*** SOURCE TEXT ***

Widescreen Baroque
Entry updated 2 September 2024. Tagged: Theme.
An occasionally quoted critical term coined by Brian Aldiss to denote Space Opera at its most grandiose: what might also be termed space grand opera. In his introduction to the 1964 Faber edition (as The Paradox Men) of Charles L Harness's Flight into Yesterday (May 1949 Startling; exp 1953; vt The Paradox Men 1955 dos), Aldiss generalized about "tales that challenge us with their wildness" and "combine madness and logic, beauty and fear", and continued:
These pure science fiction novels may be categorized as Widescreen Baroque. Their plots are elaborate and generally preposterous, their inhabitants have short names and short lives. They traffic as readily in the impossible as the possible. They obey a dictionary definition of baroque; which is to say that they have a bold and exuberant rather than a fine style, they are eccentric, and sometimes degenerate into extravagance. They like a wide screen, with space and possibly time travel as props, and at least the whole solar system as their setting.

*** PROVIDED INFORMATION ***

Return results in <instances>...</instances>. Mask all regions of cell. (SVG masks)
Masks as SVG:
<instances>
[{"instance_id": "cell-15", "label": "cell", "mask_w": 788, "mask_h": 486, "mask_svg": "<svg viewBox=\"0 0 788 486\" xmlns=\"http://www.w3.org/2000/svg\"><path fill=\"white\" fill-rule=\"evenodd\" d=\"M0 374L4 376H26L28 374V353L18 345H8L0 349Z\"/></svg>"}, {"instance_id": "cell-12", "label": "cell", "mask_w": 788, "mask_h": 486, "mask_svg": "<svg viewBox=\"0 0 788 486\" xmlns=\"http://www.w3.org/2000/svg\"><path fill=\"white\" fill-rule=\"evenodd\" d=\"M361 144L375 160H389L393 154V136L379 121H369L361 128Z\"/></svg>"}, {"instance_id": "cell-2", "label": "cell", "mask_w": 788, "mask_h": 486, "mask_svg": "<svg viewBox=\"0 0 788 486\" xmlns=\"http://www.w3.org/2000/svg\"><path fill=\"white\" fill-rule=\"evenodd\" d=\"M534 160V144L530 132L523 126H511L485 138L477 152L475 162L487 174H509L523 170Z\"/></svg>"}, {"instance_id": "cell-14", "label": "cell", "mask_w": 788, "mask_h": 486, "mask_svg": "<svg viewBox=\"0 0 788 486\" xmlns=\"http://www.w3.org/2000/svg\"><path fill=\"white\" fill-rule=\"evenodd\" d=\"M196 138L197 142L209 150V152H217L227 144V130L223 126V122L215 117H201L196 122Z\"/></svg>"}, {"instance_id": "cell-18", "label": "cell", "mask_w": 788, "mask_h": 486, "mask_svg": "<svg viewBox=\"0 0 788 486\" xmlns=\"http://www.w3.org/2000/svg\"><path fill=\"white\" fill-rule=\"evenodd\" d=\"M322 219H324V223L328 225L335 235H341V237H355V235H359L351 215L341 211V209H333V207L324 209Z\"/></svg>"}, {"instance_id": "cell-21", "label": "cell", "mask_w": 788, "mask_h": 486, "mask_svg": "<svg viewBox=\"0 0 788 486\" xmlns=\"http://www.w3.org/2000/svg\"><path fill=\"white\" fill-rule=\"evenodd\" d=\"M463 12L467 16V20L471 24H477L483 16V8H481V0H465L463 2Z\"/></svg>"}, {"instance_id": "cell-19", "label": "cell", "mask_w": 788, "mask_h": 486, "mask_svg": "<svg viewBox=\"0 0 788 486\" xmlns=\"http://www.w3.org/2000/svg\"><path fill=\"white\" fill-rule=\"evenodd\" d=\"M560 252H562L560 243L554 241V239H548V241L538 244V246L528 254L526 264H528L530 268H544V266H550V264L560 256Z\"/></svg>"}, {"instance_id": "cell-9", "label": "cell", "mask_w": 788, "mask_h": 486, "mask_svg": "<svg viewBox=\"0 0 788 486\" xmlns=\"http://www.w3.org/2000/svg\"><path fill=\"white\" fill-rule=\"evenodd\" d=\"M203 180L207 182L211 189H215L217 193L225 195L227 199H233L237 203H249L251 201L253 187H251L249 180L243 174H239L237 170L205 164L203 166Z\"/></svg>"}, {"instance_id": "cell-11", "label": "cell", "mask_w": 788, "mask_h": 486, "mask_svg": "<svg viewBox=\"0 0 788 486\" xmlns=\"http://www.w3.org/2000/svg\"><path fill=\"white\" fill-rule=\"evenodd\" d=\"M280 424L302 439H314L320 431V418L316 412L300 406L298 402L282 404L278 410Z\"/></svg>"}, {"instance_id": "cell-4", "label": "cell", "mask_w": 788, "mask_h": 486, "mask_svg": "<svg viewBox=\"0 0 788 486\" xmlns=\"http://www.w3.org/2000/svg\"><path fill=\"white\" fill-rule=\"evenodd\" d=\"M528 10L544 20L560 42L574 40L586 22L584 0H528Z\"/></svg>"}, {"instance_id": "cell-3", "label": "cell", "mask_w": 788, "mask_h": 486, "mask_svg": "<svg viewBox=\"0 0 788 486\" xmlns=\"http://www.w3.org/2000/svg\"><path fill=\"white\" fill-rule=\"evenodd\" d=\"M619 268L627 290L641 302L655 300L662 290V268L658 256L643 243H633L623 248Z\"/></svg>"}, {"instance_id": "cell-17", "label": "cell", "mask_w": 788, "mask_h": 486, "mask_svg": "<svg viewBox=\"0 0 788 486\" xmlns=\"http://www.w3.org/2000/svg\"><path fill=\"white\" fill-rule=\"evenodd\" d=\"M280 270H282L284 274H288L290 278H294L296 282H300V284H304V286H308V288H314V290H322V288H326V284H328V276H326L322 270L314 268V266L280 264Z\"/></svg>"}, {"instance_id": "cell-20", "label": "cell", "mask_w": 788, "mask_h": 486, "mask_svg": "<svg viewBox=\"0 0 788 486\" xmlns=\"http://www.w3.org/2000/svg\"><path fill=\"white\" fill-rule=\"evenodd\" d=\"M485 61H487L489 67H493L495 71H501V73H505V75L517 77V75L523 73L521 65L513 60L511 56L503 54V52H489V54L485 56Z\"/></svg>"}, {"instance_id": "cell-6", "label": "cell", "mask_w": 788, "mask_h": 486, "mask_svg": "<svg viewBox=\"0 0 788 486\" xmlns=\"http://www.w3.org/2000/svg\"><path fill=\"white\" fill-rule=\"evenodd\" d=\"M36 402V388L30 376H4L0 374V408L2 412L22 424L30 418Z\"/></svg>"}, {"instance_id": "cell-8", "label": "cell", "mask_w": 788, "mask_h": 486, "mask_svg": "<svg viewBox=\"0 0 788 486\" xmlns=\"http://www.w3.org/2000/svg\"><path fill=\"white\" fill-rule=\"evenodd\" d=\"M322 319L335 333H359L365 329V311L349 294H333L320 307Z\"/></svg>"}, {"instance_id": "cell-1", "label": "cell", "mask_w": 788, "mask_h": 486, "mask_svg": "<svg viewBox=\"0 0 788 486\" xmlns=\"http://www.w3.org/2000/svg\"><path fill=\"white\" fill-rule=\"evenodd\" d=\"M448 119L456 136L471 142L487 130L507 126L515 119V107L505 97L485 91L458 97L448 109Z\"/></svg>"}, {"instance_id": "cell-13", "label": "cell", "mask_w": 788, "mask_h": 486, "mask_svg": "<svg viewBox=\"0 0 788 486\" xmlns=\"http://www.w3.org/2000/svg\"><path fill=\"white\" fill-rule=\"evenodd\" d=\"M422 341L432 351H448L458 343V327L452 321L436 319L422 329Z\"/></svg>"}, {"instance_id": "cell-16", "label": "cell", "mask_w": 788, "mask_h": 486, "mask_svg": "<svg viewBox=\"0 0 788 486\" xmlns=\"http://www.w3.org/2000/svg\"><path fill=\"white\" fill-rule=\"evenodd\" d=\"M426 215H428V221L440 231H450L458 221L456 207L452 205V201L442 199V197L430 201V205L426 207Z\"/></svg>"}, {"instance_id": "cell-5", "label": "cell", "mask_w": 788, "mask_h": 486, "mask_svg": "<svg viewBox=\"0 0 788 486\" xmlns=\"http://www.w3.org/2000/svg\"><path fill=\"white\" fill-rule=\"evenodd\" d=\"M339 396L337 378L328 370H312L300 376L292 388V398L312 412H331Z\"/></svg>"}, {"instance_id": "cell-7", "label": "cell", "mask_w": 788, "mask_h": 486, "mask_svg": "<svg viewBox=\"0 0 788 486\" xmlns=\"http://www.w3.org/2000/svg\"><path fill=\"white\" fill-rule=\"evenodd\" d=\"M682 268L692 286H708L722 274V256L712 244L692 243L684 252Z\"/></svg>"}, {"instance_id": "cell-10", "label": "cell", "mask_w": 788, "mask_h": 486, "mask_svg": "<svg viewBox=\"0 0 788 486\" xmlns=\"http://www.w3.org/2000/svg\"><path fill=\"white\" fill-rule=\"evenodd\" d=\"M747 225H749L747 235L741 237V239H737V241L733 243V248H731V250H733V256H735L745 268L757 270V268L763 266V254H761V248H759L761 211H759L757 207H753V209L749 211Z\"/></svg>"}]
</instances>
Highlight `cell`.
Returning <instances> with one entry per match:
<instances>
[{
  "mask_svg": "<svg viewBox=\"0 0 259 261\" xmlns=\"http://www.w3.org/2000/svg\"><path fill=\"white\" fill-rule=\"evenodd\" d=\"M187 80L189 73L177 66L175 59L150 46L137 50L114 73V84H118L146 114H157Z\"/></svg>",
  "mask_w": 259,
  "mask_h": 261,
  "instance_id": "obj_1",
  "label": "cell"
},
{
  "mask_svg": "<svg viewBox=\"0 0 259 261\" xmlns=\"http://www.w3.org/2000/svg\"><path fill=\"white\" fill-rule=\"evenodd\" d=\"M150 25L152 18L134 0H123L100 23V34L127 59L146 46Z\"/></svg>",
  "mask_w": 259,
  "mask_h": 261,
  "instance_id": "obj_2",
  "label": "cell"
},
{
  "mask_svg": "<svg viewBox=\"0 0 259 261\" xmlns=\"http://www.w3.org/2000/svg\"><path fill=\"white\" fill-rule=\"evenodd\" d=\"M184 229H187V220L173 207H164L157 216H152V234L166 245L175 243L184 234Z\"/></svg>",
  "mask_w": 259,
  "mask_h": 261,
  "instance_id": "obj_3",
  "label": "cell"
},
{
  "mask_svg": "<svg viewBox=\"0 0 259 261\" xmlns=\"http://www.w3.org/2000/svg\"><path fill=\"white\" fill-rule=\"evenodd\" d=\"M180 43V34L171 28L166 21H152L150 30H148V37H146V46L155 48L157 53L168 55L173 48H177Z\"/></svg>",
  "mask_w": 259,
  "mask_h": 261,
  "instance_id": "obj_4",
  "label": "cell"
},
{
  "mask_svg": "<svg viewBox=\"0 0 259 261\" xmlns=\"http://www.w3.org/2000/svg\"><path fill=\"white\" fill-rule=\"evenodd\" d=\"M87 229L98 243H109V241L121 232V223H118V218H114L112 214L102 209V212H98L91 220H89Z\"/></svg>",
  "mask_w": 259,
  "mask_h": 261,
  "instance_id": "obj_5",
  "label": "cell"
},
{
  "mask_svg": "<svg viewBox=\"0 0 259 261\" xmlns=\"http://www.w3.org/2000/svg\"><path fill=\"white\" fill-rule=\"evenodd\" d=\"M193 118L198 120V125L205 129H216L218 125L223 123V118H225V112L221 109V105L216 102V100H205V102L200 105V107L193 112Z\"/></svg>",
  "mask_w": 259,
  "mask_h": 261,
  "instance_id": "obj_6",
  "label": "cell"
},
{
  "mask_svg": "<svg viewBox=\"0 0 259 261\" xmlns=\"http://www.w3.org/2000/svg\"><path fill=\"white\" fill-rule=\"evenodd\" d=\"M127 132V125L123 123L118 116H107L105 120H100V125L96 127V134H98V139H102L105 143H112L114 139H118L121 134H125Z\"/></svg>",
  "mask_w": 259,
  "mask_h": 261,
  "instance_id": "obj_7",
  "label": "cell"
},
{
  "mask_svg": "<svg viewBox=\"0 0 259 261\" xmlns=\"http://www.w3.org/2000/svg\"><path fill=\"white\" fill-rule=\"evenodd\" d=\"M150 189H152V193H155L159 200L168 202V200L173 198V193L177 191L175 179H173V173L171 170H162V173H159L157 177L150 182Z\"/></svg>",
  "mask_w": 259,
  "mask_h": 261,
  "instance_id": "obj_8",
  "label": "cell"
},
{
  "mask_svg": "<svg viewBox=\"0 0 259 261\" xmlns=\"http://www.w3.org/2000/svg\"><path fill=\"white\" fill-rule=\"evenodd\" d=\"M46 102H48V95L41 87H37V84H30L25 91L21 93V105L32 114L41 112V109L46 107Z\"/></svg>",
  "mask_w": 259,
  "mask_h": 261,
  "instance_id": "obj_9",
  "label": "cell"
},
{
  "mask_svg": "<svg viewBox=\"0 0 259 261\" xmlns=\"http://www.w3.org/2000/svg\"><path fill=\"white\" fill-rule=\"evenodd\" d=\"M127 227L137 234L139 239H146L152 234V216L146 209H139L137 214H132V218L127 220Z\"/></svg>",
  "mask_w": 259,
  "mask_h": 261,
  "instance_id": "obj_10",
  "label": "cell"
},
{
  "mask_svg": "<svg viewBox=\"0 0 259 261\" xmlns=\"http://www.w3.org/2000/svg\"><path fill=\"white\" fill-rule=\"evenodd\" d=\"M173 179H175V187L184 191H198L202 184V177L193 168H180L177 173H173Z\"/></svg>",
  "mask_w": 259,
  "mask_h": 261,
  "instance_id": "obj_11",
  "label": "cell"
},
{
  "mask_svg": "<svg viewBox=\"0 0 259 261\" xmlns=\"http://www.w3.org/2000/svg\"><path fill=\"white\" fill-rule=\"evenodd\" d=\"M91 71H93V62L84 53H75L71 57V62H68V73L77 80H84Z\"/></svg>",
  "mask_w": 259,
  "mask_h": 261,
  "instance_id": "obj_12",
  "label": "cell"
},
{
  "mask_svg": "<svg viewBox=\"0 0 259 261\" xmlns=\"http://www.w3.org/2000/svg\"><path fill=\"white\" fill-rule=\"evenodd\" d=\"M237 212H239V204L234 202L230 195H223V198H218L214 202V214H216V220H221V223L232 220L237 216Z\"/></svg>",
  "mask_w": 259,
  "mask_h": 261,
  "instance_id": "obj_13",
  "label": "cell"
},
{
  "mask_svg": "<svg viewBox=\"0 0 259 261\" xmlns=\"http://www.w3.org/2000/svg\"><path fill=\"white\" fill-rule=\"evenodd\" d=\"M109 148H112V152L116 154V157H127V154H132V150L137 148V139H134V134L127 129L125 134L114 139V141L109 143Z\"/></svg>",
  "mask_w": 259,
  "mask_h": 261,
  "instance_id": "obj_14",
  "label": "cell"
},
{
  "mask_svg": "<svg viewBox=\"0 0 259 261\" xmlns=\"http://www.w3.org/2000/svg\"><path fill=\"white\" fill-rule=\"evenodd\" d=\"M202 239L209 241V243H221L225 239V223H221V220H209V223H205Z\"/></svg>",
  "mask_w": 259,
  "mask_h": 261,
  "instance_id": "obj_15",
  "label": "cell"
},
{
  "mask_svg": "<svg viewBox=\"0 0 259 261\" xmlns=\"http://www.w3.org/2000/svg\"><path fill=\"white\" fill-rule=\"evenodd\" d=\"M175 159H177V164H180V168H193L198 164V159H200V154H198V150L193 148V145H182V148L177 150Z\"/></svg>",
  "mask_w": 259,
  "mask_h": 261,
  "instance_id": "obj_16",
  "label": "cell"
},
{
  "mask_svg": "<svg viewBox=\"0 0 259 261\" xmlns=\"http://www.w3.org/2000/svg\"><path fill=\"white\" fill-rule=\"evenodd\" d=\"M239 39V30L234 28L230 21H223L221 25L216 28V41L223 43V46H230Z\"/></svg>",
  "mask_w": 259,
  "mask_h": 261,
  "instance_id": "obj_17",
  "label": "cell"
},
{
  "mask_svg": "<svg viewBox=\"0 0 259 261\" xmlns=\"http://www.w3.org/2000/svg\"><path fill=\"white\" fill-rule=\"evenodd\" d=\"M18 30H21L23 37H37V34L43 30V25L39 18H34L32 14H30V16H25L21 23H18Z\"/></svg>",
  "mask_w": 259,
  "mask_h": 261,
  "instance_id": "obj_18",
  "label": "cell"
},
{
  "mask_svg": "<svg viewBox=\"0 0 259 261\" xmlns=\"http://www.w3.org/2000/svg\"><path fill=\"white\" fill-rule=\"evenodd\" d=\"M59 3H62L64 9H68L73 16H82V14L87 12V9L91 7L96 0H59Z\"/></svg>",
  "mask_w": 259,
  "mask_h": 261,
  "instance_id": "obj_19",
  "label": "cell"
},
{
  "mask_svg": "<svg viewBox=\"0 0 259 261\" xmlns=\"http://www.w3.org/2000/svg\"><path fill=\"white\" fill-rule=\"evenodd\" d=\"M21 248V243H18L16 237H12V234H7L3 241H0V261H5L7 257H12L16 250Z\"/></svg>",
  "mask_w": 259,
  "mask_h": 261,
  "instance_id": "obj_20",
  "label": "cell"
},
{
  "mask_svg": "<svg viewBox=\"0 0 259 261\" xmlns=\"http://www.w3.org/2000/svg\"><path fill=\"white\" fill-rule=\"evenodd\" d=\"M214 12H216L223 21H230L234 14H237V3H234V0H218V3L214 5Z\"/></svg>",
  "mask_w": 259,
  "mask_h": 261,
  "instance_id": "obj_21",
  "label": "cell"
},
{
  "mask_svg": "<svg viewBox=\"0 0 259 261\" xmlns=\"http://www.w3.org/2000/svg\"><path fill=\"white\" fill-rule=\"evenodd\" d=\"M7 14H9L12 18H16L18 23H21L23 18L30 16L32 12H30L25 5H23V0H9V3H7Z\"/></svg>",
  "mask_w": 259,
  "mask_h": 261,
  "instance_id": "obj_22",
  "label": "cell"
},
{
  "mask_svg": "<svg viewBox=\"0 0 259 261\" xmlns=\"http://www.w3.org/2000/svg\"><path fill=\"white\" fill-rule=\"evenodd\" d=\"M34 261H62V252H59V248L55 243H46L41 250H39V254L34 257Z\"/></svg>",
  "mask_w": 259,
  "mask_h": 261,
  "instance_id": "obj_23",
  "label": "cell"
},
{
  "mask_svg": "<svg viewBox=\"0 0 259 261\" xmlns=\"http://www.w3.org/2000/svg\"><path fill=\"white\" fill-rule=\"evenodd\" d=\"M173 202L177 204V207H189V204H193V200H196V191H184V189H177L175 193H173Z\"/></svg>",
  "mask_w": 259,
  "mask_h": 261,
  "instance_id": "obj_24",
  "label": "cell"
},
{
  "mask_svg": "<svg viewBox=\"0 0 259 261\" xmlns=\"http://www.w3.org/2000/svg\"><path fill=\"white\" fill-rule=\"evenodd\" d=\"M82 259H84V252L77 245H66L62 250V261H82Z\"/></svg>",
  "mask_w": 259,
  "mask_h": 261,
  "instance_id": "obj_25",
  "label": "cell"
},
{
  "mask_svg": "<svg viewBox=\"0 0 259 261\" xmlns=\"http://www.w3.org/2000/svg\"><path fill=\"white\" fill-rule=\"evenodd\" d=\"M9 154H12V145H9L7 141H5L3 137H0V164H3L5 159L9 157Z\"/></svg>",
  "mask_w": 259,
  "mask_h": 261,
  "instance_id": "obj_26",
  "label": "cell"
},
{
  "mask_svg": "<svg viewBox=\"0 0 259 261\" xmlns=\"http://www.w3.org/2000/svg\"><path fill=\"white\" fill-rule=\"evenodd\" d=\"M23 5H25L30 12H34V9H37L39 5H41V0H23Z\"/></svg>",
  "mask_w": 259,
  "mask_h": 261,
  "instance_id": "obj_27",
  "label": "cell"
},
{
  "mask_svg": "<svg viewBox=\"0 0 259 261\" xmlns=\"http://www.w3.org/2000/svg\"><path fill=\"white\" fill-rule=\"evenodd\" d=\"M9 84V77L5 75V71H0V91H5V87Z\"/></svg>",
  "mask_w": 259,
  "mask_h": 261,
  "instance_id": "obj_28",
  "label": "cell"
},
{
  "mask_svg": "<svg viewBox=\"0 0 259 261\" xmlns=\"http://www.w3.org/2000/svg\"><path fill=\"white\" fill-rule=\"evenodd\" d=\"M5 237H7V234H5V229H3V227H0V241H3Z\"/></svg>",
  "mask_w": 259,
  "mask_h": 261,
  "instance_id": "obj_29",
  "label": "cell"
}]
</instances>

***

Do these statements agree with the Widescreen Baroque entry above? For each, answer yes or no and quote the words from the entry that settle it.
1. The term was coined by Charles L Harness.
2. Aldiss's remarks appeared in his introduction to the 1964 Faber edition.
3. In the novels Aldiss describes, the inhabitants have long lives.

OUTPUT FOR THIS TASK:
1. No: "coined by Brian Aldiss"
2. Yes: "In his introduction to the 1964 Faber edition"
3. No: "their inhabitants have short names and short lives"